- New licenses for short-term rentals in key Athens districts halted for at least a year.
- Tax on holiday rentals increases.
- Aim to balance tourism benefits with local housing needs.
Reuters reported that Greece, like many European tourist spots, strives to find the right balance between the economic gains from platforms like Airbnb and the housing needs of its residents. With rising living costs and housing shortages, the government announced several measures in early October. These include banning new short-term rental licenses in central Athens and incentivising homeowners to favour long-term rentals.
Tourism Minister Olga Kefalogianni elaborated that the license ban might extend beyond the initial year. She’s concerned about short-term rentals, such as hotels, pressuring the local housing market. This ban will start on January 1, 2025, directly impacting Athenian residents struggling to find affordable housing.
Rising Taxes and Record Revenues
The Greek government is also increasing the daily tax on short-term rentals. To support the growing tourism revenue, the tax will rise to 8 euros from April to October, up from 1.5 euros, and during winter months, it will increase to 2 euros from 0.5 euros.

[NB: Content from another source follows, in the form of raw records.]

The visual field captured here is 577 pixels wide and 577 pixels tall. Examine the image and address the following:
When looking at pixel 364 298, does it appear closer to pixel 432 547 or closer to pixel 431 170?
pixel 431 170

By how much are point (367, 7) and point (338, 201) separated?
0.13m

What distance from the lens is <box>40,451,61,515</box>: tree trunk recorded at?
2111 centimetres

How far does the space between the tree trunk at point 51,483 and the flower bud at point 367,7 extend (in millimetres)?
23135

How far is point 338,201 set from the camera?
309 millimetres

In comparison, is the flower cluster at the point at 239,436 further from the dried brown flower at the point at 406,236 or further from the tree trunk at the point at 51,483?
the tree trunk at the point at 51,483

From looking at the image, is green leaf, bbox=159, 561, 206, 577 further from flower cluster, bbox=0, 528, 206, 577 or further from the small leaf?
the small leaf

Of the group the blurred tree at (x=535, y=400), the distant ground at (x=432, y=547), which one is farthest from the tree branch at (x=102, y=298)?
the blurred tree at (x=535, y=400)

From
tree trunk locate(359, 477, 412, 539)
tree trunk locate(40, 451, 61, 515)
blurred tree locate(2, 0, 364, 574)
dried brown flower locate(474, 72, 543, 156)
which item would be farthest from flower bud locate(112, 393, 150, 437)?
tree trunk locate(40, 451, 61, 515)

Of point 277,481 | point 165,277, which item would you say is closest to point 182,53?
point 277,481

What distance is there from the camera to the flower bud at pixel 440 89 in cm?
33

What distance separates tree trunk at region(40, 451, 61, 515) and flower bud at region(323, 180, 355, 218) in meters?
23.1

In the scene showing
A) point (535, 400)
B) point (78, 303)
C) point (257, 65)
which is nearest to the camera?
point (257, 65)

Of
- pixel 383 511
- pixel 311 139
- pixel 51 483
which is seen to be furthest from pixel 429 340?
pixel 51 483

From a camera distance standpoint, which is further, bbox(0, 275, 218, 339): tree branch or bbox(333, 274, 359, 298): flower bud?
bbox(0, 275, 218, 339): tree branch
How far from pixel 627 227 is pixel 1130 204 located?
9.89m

Kefalogianni projected that tourism revenue could reach 22 billion euros this year, surpassing last year’s record of 20.6 billion euros. With Greece’s stunning beaches and clear waters, the country remains a top tourist destination globally. Early indications suggest that 2024 might continue this upward trend.
Kefalogianni announced a 20-euro fee on cruise visitors to Santorini and Mykonos to curb over-tourism during peak summer months. This new measure will begin next year.